- University: Dartmouth College
- Head coach: Taylor Schram
- Nickname: Big Green
- Colors: Dartmouth green and white

NCAA tournament Quarterfinals
- 1998

NCAA tournament Round of 16
- 1998, 2000, 2001

NCAA tournament Round of 32
- 1998, 1999, 2000, 2001

NCAA tournament appearances
- 1993, 1994, 1996, 1998, 1999, 2000, 2001, 2002, 2003, 2005, 2025

Conference tournament championships
- 2025

= Dartmouth Big Green women's soccer =

American college soccer team

The Dartmouth Big Green women's soccer team represents Dartmouth College in NCAA Division I college soccer. The Big Green are led by head coach Taylor Schram.

==History==

Dartmouth has been to the NCAA tournament in 1993, 1994, 1996, 1998, 1999, 2000, 2001, 2002, 2003, 2005, and 2025.

In 1998, Dartmouth earned a first-round bye to the Round of 32, defeated Wisconsin 1-0 in the Round of 32, defeated Georgia 2-1 in the Sweet 16, and lost to North Carolina in the Elite 8.

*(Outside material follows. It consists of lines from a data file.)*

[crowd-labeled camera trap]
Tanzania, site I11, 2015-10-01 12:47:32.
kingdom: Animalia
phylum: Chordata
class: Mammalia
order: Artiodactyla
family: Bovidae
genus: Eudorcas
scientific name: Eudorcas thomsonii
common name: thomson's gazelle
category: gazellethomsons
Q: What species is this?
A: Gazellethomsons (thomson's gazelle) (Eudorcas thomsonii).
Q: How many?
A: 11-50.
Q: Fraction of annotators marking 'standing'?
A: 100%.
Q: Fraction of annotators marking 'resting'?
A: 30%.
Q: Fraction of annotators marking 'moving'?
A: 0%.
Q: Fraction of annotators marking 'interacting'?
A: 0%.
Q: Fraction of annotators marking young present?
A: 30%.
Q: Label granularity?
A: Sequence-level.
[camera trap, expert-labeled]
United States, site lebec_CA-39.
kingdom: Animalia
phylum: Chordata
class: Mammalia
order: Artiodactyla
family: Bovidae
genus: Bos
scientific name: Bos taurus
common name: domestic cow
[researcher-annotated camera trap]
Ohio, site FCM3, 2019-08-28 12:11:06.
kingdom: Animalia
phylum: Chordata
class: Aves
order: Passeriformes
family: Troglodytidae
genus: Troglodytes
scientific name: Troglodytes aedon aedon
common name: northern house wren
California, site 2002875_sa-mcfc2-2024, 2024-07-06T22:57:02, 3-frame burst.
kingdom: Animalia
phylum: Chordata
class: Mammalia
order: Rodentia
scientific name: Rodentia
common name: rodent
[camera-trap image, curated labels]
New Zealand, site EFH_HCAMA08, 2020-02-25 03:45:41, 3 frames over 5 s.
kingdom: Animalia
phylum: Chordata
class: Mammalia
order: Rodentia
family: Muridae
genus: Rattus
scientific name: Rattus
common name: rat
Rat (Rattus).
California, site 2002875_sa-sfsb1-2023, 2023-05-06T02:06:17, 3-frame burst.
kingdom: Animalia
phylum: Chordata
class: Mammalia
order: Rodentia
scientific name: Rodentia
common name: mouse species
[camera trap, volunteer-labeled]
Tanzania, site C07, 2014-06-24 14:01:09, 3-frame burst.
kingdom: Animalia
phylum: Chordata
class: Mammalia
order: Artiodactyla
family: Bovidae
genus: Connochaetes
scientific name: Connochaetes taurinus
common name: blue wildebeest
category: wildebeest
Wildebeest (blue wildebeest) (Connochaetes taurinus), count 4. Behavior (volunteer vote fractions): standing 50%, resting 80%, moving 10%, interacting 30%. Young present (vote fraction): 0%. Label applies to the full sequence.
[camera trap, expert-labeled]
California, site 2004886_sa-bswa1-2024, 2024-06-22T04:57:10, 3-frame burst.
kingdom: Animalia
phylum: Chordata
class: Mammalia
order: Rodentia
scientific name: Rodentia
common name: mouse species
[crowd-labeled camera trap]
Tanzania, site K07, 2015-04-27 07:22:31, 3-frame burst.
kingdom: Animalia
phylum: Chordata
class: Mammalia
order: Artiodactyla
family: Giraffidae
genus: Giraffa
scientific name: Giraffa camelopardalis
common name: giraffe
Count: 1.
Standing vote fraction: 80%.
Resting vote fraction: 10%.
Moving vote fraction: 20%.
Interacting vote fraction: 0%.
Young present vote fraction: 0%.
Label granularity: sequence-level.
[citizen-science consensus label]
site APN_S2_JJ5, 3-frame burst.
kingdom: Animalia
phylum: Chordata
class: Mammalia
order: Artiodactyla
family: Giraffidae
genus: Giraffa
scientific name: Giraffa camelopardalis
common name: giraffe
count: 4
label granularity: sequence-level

In 1999, the Big Green defeated Colgate in the NCAA first round. In the Round of 32, they lost to UConn 3-0.

In 2000, Dartmouth received a first-round bye to the Round of 32. In the Round of 32, they defeated Boston University. In the Sweet 16, they lost to Penn State 4-0.

In 2001, the Big Green beat Wisconsin-Milwaukee 1-0 in 2OT in the NCAA first round. In the Round of 32, they defeated Michigan 1-0. In the Sweet 16, they lost to Santa Clara 2-0.

2002, 2003, and 2005 NCAA tournament appearances were all first-round exits.

In 2025, Dartmouth won its first Ivy League Tournament championship title and clinched its first NCAA tournament appearance since 2005 with a 1-0 win over Princeton. The Big Green lost to Arkansas 1-0 in the 2025 NCAA Division I women's soccer tournament first round.